Only days after the Taba attack, Russia's tour operator
association is reporting a fall in bookings and Germany's travel
association DRV is bracing for bad news.
"Travel from Germany has simply not recovered since the Arab
Spring and any further destabilisation only makes guests more
wary," said DRV president Juergen Buechy.
About 975,000 Germans travelled to Egypt in 2013, 15 percent
down on 2012 and far below the 1.3 million who travelled there
in 2010, the Egyptian tourist office in Frankfurt said.
Russian, Germany and Britain are Egypt's biggest source of
tourists. Tour operators such as TUI Travel and Thomas
Cook have scaled back the number of Egyptian holidays on
offer during the past three years.
European travel companies hit by weak local economies and
the turmoil in Egypt now face more pain.
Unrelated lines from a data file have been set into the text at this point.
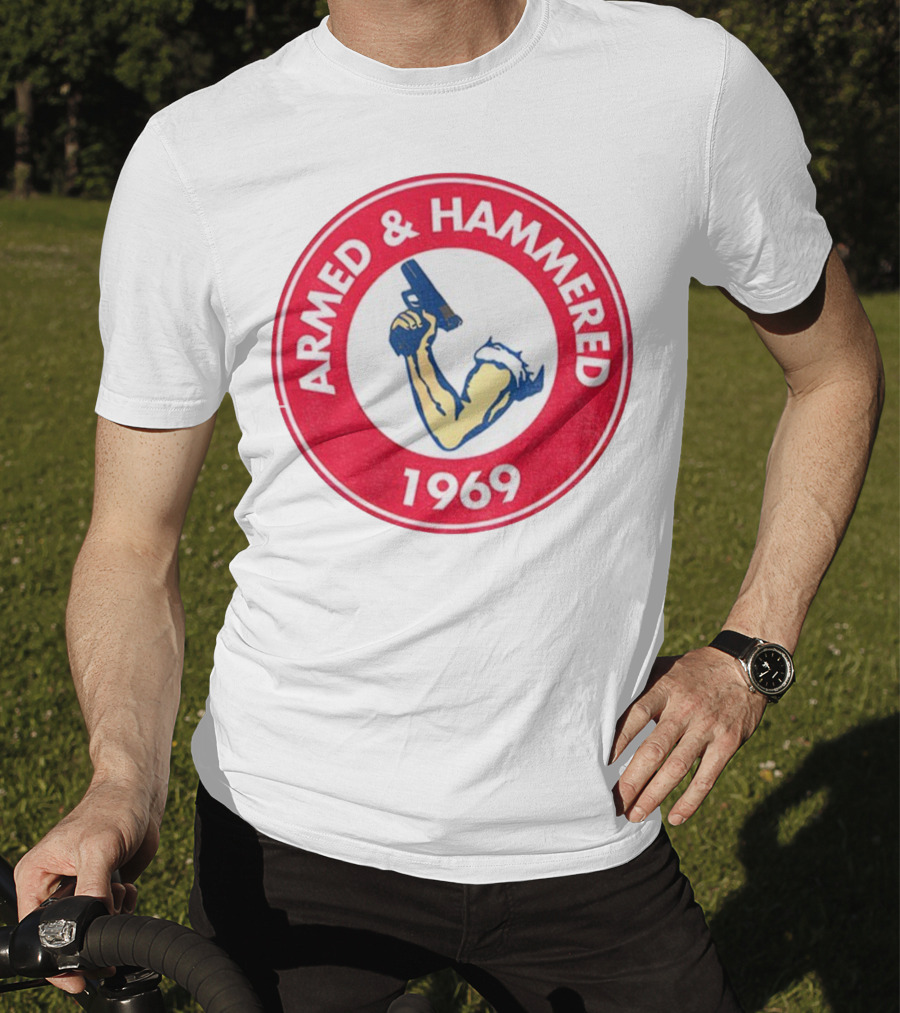 Armed And Hammered 1969 Circle Red And White Vintage Arm With Gun T-Shirt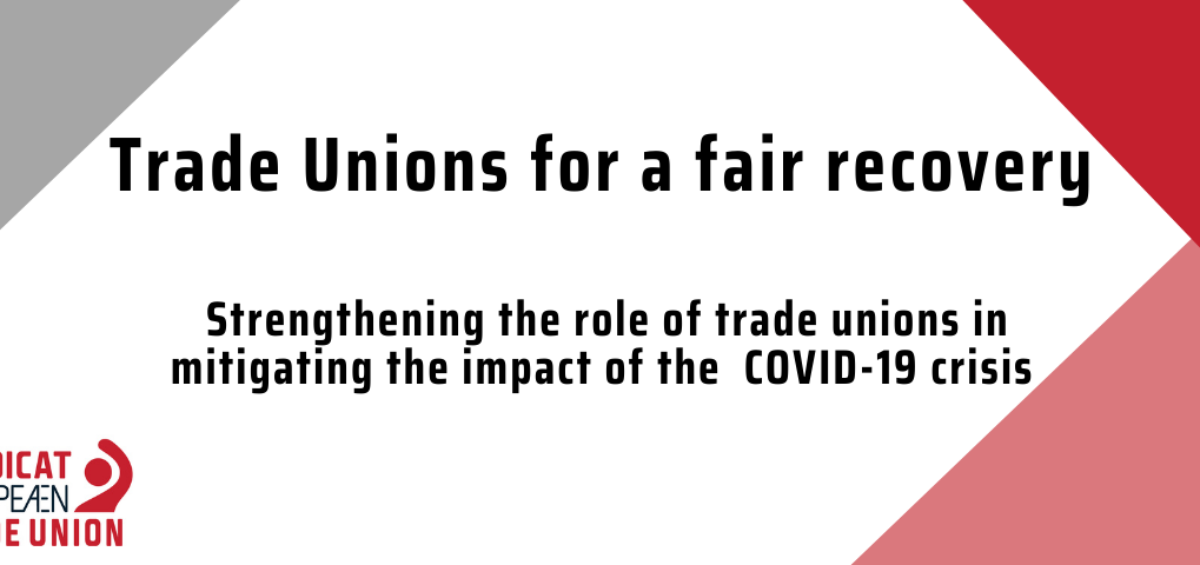 Trade Unions For A Fair Recovery: Strengthening the role of trade unions in mitigating the impact of the COVID-19 crisis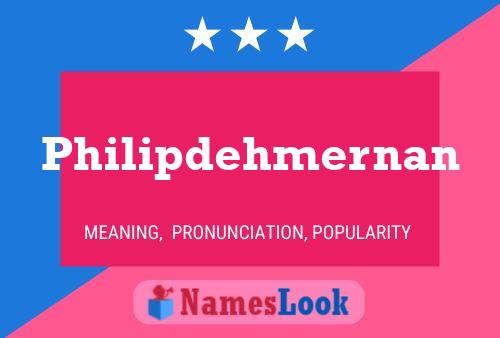 Philipdehmernan Name Poster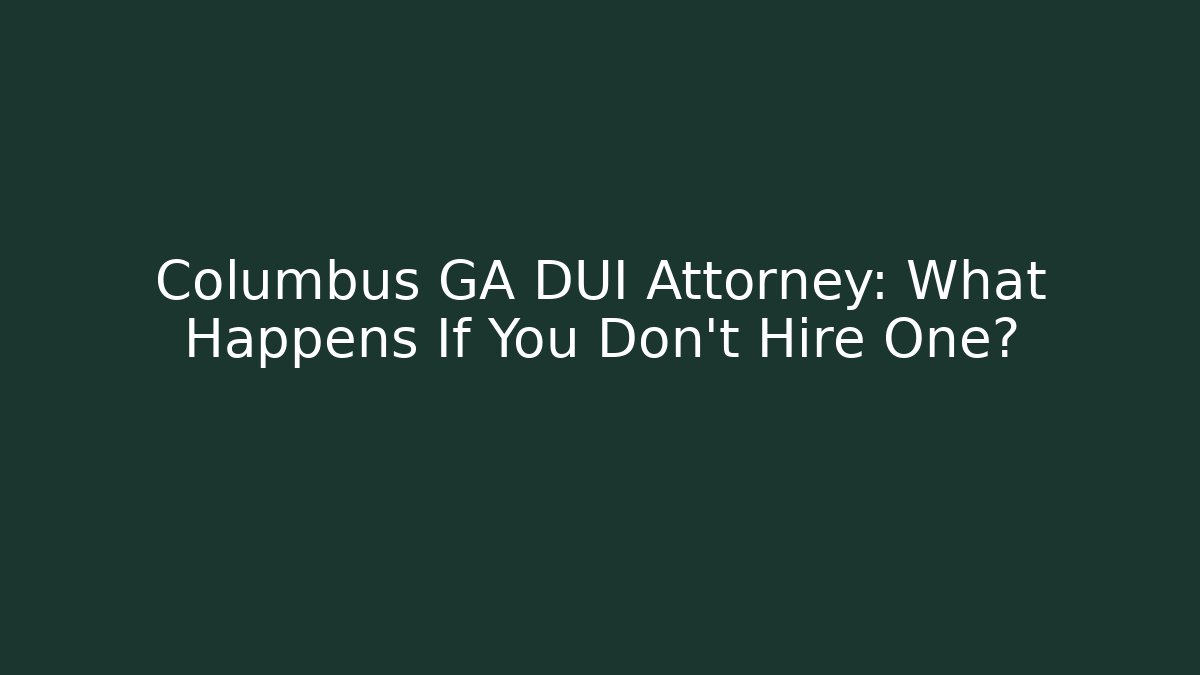 Columbus GA DUI Attorney: What Happens If You Don’t Hire One?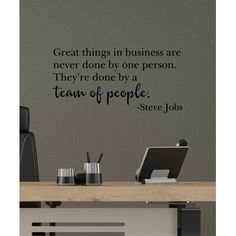 there is a wall decal that says great things in business are never done by one person they're done by a team of people steve jobs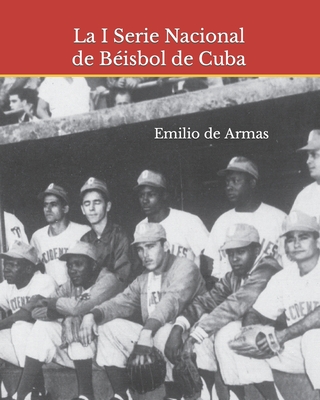 La I Serie Nacional de B?isbol de Cuba: 1962: Memoria y reencuentro - de Armas, Emilio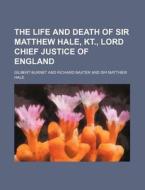 The Life and Death of Sir Matthew Hale, Kt., Lord Chief Justice of England di Gilbert Burnet edito da Rarebooksclub.com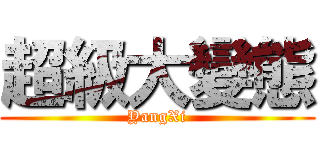 超級大變態 (YangXi)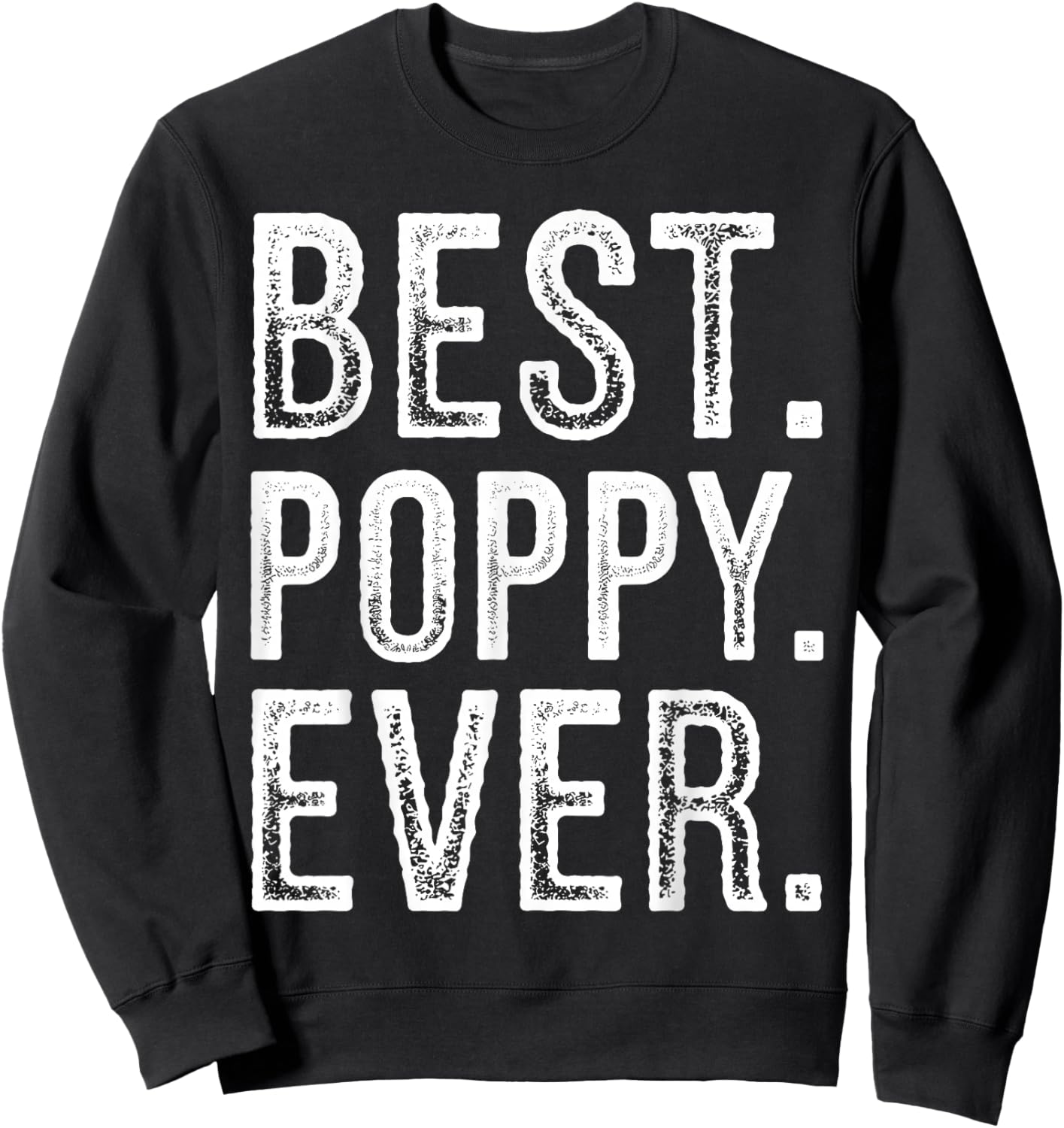 Poppy Design for Grandpa Grandfather from Grandkids Poppy Sweatshirt - Sweatshirt | Black
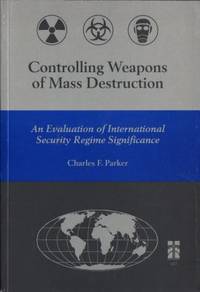 Controlling Weapons of Mass Destruction. An…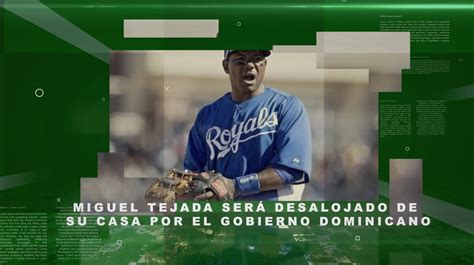 Miguel Tejada Será Desalojado De Su Casa Por El Gobierno Dominicano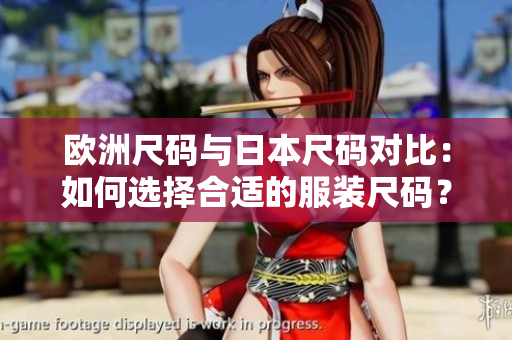 欧洲尺码与日本尺码对比：如何选择合适的服装尺码？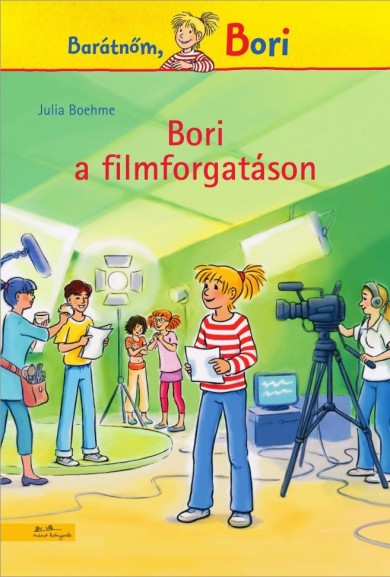 Könyv Bori a filmforgatáson (Julia Boehme)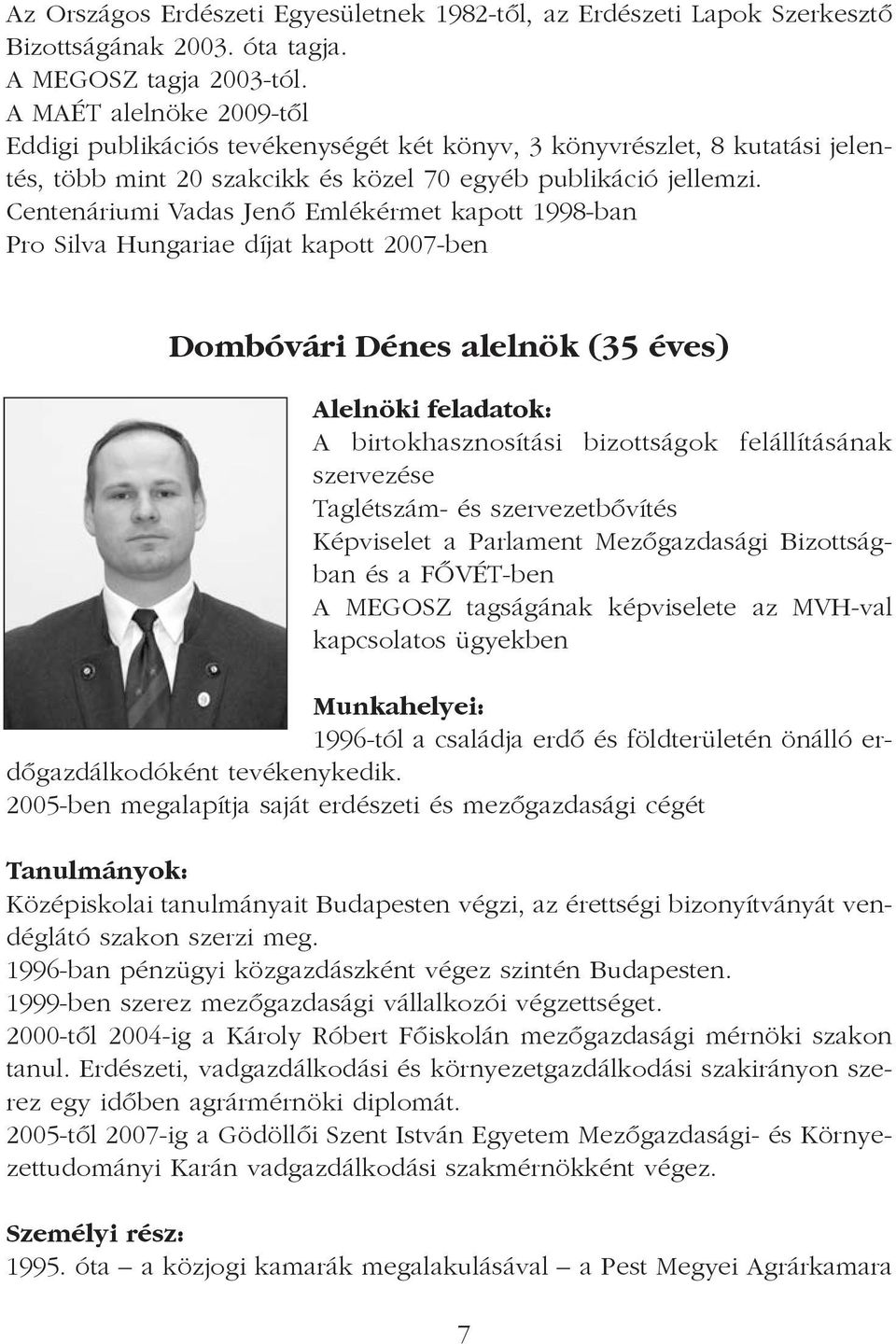Centenáriumi Vadas Jenõ Emlékérmet kapott 1998-ban Pro Silva Hungariae díjat kapott 2007-ben Dombóvári Dénes alelnök (35 éves) Alelnöki feladatok: A birtokhasznosítási bizottságok felállításának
The slump in Egyptian
business already cut 19 million euros off TUI Travel's operating
profits in the first quarter, its parent company TUI AG
said last week.
For now, tour operators are not obliged to offer free
cancellations and rebookings or to bring people home early.
People already holidaying in the big Red Sea resorts of
Sharm, Hurghada and Marsa Alam seemed untroubled by the latest
news, tour operators and associations said.
Guests are being kept up to date with news and travel
advice, but none have asked to come home early, representatives
of Italian and German tour operators told Reuters.
But many have cancelled day trips to far-flung spots within
Sinai such as St Catherine's Monastery.
"We cannot prevent clients from going to Egypt but it is our
role to warn them about the risk," said Colson of France's SNAV.